Gehirnerschütterungen müssten schnell erkannt und behandelt werden, sagt Koerte. „Das ist eine andere Kategorie, da weiß die Wissenschaft genug und da müssen wir nicht diskutieren.“ Auch Neurologe Kleinschnitz betont: „Wichtig ist, dass die Fußballer bei einem Ereignis wie der Kopfverletzung von Christoph Kramer vom Platz gehen und nicht weiterspielen. Denn bei so einem massiven Ereignis können schwere Schäden eintreten.“ Daher seien die verpflichtenden neurologischen Untersuchungen so wichtig.

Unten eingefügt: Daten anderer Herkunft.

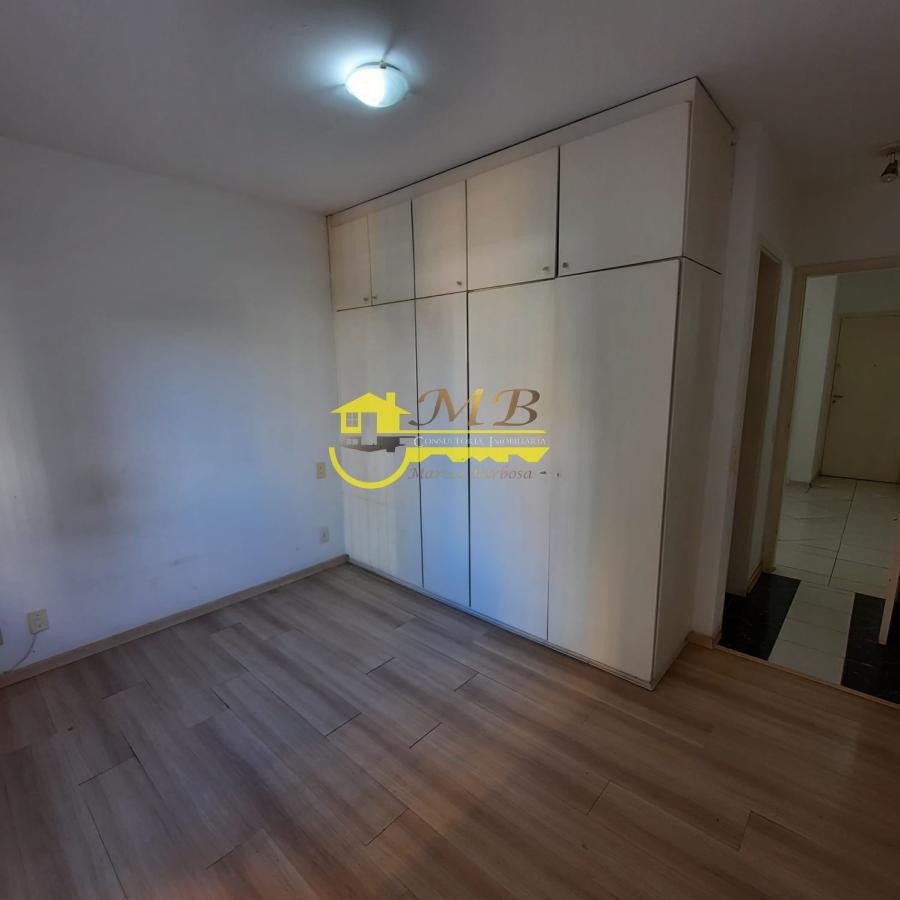 Apartamento à venda com 1 quarto, 46m² - Foto 9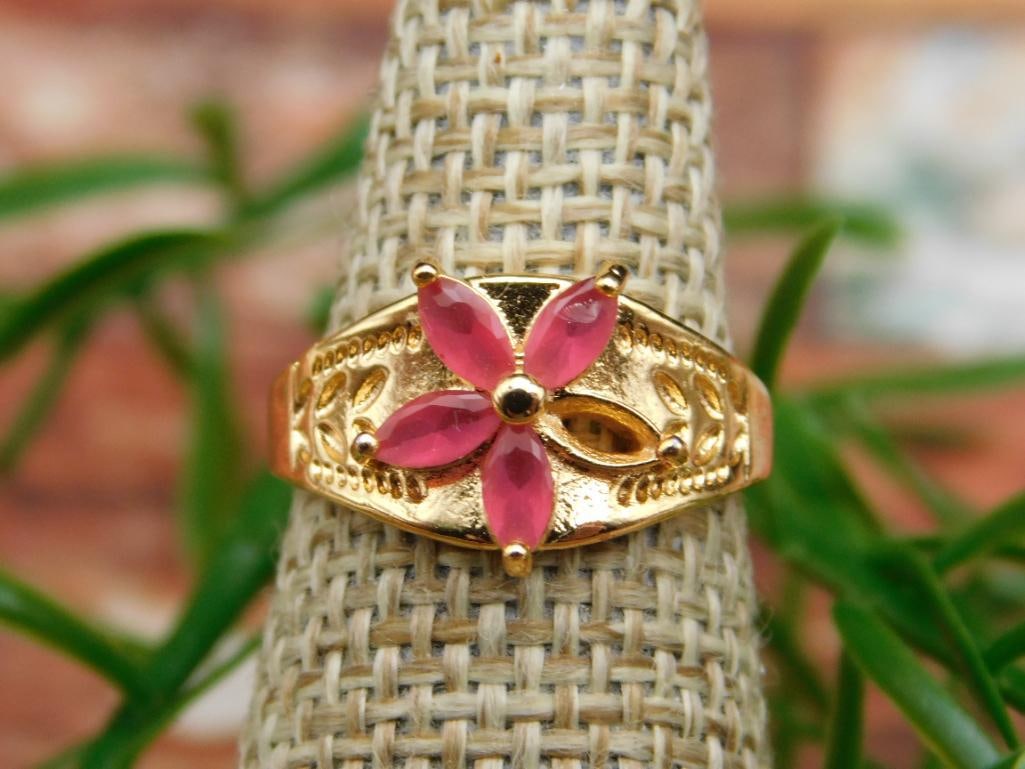 SPECIAL JEWELRY SALE! SEE PHOTOS FOR DETAILS (1 of 2)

Der DFB hat in der Bundesliga zur Saison 2019/20 verpflichtende „Baseline Screenings“ eingeführt, um nach Zusammenstößen eine Gehirnerschütterung schneller zu erkennen. „Diese Tests untersuchen die verschiedenen Teilbereiche der Hirnfunktion, unter anderem Eigenschaften wie die Balance und die Merkfähigkeit“, so der DFB. Erst wenn der Normalzustand wieder erreicht sei, dürfe ein Spieler weiterspielen. Schiedsrichter und Schiedsrichterinnen müssten das Spiel aus diesem Grund auch möglicherweise länger unterbrechen.